— start of Passage to read —

Concretizing environment
^^^^^^^^^^^^^^^^^^^^^^^^
This also doesn't do the building yet, because it needs to sort out the dependency list first. For that we would do something like
.. code-block:: bash
spack concretize -fU
which fixes the exact versions of various libraries to be built and locks it in (cf. containerizing like in docker images). The result is a whole bunch of things as a tree output to screen telling you which hash and versions of things are to be built, as well as generating a ``spack.lock`` where ``spack.yaml`` lives, which can then be used to install the exact same environment somewhere else.
The resulting ``spack.yaml`` and/or ``spack.lock`` can be used to create the exact same versions of the environment somewhere else, either by building directly with it, or intialising an environment, copying those files into that environment, and then doing the next step.

— end of Passage to read —
— start of Dataset extract —

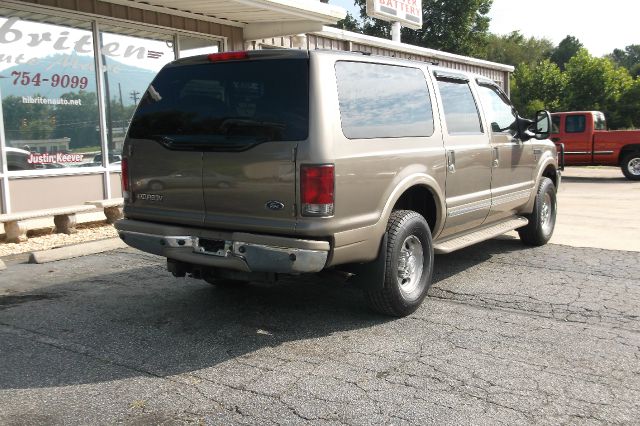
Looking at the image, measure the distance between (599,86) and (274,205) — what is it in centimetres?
3069

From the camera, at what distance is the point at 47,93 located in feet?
29.0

— end of Dataset extract —

What is asked
• a. According to the passage on concretizing an environment, where is the spack.lock file generated?
• b. Translate this sentence from the passage on concretizing an environment into Spanish: "This also doesn't do the building yet, because it needs to sort out the dependency list first."
• c. Duplicate the part of the passage on concretizing an environment between "Concretizing environment" and "the next step.", inclusive.

Expected outputs
• a. It is generated where spack.yaml lives.

• b. Esto tampoco realiza la compilación todavía, porque primero necesita resolver la lista de dependencias.

• c.
Concretizing environment
^^^^^^^^^^^^^^^^^^^^^^^^
This also doesn't do the building yet, because it needs to sort out the dependency list first. For that we would do something like
.. code-block:: bash
spack concretize -fU
which fixes the exact versions of various libraries to be built and locks it in (cf. containerizing like in docker images). The result is a whole bunch of things as a tree output to screen telling you which hash and versions of things are to be built, as well as generating a ``spack.lock`` where ``spack.yaml`` lives, which can then be used to install the exact same environment somewhere else.
The resulting ``spack.yaml`` and/or ``spack.lock`` can be used to create the exact same versions of the environment somewhere else, either by building directly with it, or intialising an environment, copying those files into that environment, and then doing the next step.